Using log scale sensors has obvious disadvantages if you want to get a good accuracy.
Isn't it easier (and way cheaper) to use two identical sensors of low dynamic range, one equipped with a neutral density (ND) filter reducing the Sun's radiance to measurable range and another one - without it ? Actually, the filter should not be that opaque to make the solar flux comparable to clear sky flux.
The only thing which bothers me in this setup is a constant overexposure of certain pixels of the second camera, which can affect their gain. If this is really a problem, then I would use a solar tracker and/or mask the Sun for the second camera.
Actually, one can achieve a dynamic range of camera_dynamic_range x 1E5 using a single camera with a revolving set of commercially available ND filters, and there will be enough information to self-calibrate the system.
To give a better answer, one needs to know an intended application of your experimental setup.
In fact I was more or less convinced of the approach of a multi-exposure time in combination with using a filter wheel with neutral density. But I was also trying to find these kind of log-sensor information. I had a talk this morning with a researcher at Singapore that told me the unsuccessful approach of a log-response sensor.

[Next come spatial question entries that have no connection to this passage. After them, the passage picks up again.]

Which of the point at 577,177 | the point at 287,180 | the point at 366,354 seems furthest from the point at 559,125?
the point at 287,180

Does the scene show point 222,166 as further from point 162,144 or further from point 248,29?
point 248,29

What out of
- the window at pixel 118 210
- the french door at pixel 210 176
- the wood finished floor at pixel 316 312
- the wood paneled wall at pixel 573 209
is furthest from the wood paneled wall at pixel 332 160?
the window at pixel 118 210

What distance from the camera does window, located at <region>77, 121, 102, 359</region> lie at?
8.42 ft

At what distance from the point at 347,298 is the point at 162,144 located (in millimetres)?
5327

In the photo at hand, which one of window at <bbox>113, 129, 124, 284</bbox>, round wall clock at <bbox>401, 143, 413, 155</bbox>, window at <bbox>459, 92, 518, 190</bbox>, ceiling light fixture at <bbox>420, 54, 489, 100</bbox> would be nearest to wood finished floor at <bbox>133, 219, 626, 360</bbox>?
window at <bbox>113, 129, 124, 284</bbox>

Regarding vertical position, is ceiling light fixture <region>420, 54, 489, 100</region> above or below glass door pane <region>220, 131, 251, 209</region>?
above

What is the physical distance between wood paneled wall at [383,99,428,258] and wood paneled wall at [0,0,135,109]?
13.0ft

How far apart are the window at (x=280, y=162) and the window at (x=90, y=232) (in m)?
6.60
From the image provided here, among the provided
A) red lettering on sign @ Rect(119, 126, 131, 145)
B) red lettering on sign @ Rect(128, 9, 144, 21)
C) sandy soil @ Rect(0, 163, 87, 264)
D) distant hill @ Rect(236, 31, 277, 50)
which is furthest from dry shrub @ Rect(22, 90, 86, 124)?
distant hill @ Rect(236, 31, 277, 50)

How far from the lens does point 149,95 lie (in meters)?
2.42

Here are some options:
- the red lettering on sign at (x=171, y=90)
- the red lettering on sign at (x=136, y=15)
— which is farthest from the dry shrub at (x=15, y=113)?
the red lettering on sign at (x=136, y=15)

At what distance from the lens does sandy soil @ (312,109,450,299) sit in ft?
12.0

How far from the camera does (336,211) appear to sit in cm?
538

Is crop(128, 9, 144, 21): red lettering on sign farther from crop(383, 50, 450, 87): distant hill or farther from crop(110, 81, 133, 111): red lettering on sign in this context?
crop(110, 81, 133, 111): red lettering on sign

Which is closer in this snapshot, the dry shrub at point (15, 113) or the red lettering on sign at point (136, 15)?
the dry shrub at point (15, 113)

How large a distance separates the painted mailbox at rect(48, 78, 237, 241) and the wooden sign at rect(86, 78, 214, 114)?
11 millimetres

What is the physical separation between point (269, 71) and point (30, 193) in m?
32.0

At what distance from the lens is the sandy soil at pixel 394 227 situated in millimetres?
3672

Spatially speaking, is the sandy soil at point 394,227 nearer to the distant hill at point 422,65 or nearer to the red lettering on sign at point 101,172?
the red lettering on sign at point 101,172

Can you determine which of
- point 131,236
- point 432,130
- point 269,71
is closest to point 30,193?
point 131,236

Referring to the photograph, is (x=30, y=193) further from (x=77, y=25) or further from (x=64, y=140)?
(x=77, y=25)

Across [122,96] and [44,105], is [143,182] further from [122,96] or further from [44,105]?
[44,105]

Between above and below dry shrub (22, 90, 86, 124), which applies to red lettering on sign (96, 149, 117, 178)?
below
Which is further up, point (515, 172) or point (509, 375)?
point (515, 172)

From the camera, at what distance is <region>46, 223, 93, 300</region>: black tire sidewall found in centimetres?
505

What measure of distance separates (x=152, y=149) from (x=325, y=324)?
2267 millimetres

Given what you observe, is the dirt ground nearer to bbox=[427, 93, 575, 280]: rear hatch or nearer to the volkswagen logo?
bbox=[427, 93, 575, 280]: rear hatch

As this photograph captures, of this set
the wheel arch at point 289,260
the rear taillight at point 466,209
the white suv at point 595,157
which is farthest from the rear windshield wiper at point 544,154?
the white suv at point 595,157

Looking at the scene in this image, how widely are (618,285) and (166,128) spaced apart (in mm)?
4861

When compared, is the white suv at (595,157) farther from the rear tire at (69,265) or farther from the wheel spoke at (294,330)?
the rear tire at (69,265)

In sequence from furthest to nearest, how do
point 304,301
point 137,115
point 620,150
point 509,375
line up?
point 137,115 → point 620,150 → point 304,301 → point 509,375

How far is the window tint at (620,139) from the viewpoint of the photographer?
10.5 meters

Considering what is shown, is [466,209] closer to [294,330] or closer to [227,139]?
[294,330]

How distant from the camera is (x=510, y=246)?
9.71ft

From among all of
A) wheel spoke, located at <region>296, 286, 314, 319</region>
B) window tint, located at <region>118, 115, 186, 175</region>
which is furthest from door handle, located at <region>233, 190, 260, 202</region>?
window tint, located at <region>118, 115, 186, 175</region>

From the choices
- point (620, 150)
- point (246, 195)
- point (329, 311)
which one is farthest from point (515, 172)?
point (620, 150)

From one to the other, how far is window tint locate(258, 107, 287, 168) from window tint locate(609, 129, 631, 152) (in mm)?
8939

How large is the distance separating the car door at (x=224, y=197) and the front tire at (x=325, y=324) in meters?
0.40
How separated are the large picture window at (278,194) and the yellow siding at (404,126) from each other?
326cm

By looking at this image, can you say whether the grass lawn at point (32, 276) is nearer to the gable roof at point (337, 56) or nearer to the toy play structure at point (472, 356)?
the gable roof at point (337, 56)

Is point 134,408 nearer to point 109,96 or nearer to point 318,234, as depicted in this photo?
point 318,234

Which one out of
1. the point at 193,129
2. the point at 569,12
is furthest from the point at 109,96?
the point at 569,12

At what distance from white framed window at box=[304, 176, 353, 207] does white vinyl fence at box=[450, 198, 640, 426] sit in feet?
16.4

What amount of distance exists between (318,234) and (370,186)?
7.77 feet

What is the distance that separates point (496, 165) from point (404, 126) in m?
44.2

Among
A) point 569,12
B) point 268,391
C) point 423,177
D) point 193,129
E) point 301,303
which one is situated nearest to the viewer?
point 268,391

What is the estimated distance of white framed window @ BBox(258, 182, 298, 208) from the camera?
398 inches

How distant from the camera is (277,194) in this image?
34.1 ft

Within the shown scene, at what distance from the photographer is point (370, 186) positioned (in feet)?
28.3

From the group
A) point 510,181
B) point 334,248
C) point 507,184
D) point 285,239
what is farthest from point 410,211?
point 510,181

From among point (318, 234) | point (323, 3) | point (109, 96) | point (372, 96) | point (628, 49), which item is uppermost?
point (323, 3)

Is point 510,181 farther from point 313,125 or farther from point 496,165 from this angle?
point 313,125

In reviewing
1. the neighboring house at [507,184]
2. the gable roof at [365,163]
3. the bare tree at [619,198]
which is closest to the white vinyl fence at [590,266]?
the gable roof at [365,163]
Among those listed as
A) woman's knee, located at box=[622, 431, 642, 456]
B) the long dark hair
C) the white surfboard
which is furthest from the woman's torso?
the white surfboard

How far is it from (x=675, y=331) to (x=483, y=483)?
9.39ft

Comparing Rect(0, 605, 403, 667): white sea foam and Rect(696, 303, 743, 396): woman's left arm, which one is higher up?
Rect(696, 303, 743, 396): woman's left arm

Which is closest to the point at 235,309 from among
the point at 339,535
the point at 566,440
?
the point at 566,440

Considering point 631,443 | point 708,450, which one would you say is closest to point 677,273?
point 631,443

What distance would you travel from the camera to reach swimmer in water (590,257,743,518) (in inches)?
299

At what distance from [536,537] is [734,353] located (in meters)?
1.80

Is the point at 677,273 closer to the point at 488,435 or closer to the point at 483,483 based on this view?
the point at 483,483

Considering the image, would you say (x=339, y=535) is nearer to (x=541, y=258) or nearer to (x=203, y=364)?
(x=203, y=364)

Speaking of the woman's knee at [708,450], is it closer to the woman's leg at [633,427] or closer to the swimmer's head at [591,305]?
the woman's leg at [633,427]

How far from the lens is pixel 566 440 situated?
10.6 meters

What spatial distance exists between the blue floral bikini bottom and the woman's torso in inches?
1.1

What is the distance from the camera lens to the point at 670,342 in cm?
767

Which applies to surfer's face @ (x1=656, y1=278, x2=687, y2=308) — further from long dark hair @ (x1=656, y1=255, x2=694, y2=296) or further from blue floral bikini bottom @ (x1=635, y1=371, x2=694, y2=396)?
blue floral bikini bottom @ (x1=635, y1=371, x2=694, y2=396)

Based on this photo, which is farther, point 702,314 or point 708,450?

The ultimate goal is to measure the optical thickness and the radiance of the sky to retrieve the optical properties of the aerosol, just like a Sun photometer (see AERONET).
Would have reference papers of the multi-exposure approach ?
no, I don't, but it's a kind of standard practice both in optical measurements and in photography. An obvious advantage of this approach is the usage of the same sensor in the most favorable mode for a chosen domain of flux intensity - one can choose a linear part of its sensitivity curve, higher than noise level and lower than any kind of saturation.
The algorithm for cross-calibration of the sequence of images is also straightforward and it will provide both the cross-calibraition coefficients and a mask for a "good" signal for each snapshot (the map of pixels, which satisfy the aforementioned criteria).